*** Opening of Source document ***

The present invention relates generally to biological tissue stimulators and more particularly to biological tissue stimulators utilizing a constant current output stage.
Biological tissue stimulators are known to be medically useful. In one example, a transcutaneous electrical nerve stimulator (TENS) is utilized to mask pain signals in a human body before they reach the brain, giving the subject apparent relief from the pain. In such a TENS device, electrical stimulation pulses, usually current pulses of a selected rate, amplitude, pulse width and duty cycle, are delivered to the skin of the subject by one or more electrodes, each containing a pair of electrode elements. The timing characteristics of the delivered electrical stimulation pulses may be predetermined, as for example, by the prescribing physician and/or may be individually selected or controlled by switches available to be operated by the subject. Additionally, individual parameters, or even entire pulse programs, can be varied in a predetermined or random basis by the TENS device itself.
Another example of a useful biological tissue stimulator is a neuromuscular stimulator (NMS) which can be utilized to electrically stimulate muscle activity of a patient. Electrical stimulation pulses, again probably current pulses of a carefully controlled rate, amplitude, pulse width and sequence are delivered by one or more pairs of electrodes to a site or sites near the muscle to be stimulated in order to activate or contract the muscle. The initiation and control of such sequence of pulses may be patient-controlled.
Biological tissue stimulators typically provide a series of electrical stimulation pulses to the biological tissue according to a preset program. It is generally desirable to provide an electrical stimulation pulse of a known current value. Output circuits are commonly arranged to produce so-called "constant current" outputs. The output stage of a biological tissue stimulator sees a load impedance which consists primarily of the electrode-tissue interface impedance and the impedance of the biological tissue between the electrode elements. This impedance can vary significantly, for example, from about 200 ohms to 2500 ohms. The "constant current" output stage supplies the same current to the worst-case expected load impedance, i.e., the highest expected load impedance, as to a more normal (lower) load impedance. The high voltage power supply driving the output stage must be able to deliver a high enough voltage to maintain the desired current level through this "worst-case" load impedance. If the high voltage power supply output level is fixed at this maximum value, however, then a much higher voltage is supplied to the output stage than is otherwise required when the load impedance is in a lower, more normally anticipated, range. This excess high voltage power is then dissipated and "lost", resulting in an energy-inefficient use of such a high voltage supply.

*** Close of Source document ***
*** Opening of Records provided ***

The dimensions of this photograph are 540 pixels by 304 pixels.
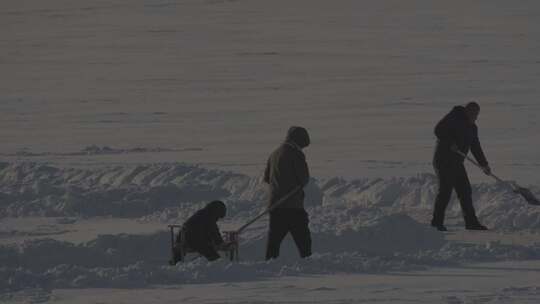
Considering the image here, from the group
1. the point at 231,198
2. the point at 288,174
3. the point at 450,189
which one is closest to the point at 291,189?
the point at 288,174

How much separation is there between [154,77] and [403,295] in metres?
24.0

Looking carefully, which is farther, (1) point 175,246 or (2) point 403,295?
(1) point 175,246

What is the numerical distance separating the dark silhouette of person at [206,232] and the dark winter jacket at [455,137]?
9.27ft

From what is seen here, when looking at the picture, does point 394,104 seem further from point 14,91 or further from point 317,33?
point 317,33

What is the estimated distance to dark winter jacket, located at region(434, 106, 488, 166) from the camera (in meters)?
12.8

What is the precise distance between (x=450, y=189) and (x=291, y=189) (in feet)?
8.57

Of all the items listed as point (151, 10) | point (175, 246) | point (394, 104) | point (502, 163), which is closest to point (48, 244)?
point (175, 246)

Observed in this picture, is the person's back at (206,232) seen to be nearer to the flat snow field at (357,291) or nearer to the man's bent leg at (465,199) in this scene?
the flat snow field at (357,291)

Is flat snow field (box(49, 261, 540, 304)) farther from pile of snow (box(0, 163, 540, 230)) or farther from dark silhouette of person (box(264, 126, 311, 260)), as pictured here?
pile of snow (box(0, 163, 540, 230))

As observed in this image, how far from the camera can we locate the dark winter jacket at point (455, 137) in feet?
42.0

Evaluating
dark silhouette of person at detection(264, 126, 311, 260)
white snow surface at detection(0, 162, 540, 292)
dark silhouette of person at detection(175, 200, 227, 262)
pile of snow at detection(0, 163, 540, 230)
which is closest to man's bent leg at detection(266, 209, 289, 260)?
dark silhouette of person at detection(264, 126, 311, 260)

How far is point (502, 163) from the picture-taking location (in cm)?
1848

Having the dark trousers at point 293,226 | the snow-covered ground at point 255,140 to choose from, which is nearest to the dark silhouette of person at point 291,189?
the dark trousers at point 293,226

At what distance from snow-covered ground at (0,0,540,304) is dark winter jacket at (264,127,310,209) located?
0.53m
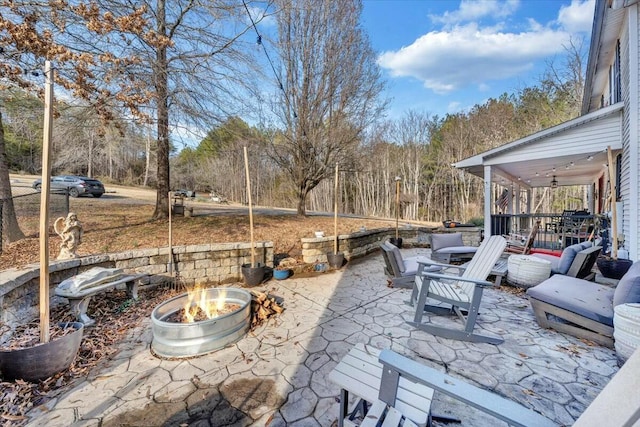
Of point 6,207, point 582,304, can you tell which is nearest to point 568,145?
point 582,304

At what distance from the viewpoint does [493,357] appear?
239cm

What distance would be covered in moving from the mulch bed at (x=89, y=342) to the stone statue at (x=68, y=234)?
71 cm

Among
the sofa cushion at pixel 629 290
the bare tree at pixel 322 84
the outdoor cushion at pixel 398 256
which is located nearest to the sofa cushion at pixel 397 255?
the outdoor cushion at pixel 398 256

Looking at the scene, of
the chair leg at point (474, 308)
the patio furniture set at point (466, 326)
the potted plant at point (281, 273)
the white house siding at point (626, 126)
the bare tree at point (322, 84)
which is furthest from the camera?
the bare tree at point (322, 84)

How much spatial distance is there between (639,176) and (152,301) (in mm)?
7752

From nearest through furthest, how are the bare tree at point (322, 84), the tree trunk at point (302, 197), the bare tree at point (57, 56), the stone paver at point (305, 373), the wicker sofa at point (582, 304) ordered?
the stone paver at point (305, 373), the wicker sofa at point (582, 304), the bare tree at point (57, 56), the bare tree at point (322, 84), the tree trunk at point (302, 197)

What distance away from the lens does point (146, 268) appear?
14.1ft

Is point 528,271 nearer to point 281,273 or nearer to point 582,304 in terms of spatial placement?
point 582,304

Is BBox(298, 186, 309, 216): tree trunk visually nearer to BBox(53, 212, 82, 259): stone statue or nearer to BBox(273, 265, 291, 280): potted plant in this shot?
BBox(273, 265, 291, 280): potted plant

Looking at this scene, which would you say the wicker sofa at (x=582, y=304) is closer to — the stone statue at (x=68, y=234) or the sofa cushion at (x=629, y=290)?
the sofa cushion at (x=629, y=290)

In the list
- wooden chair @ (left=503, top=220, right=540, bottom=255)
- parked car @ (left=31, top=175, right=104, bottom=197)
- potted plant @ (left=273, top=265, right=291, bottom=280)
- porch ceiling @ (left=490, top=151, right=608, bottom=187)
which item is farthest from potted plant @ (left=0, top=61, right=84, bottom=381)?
parked car @ (left=31, top=175, right=104, bottom=197)

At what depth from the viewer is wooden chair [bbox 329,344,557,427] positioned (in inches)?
37.9

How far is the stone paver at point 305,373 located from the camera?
1788 mm

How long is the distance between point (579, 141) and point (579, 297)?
4644 millimetres
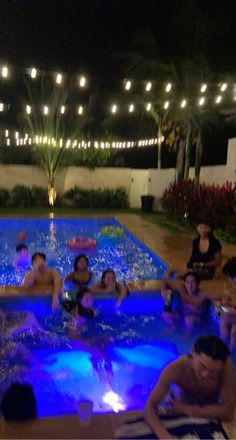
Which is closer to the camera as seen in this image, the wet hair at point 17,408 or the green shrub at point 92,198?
the wet hair at point 17,408

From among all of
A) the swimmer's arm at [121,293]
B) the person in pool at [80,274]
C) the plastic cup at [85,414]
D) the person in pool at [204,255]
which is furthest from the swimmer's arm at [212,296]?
the plastic cup at [85,414]

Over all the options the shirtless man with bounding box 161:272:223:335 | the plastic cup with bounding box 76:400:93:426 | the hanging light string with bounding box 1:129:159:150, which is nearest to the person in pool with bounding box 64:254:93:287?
the shirtless man with bounding box 161:272:223:335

*** Close of Records provided ***

* **Questions**
(a) According to the stimulator passage, which characteristics may the current pulses delivered by a TENS device have? List each one.
(b) Reproduce the stimulator passage starting at "Another example of" and ending at "may be patient-controlled.".
The records are not needed for this work.

* **Answers to the problems**
(a) Rate, amplitude, pulse width, duty cycle

(b)
Another example of a useful biological tissue stimulator is a neuromuscular stimulator (NMS) which can be utilized to electrically stimulate muscle activity of a patient. Electrical stimulation pulses, again probably current pulses of a carefully controlled rate, amplitude, pulse width and sequence are delivered by one or more pairs of electrodes to a site or sites near the muscle to be stimulated in order to activate or contract the muscle. The initiation and control of such sequence of pulses may be patient-controlled.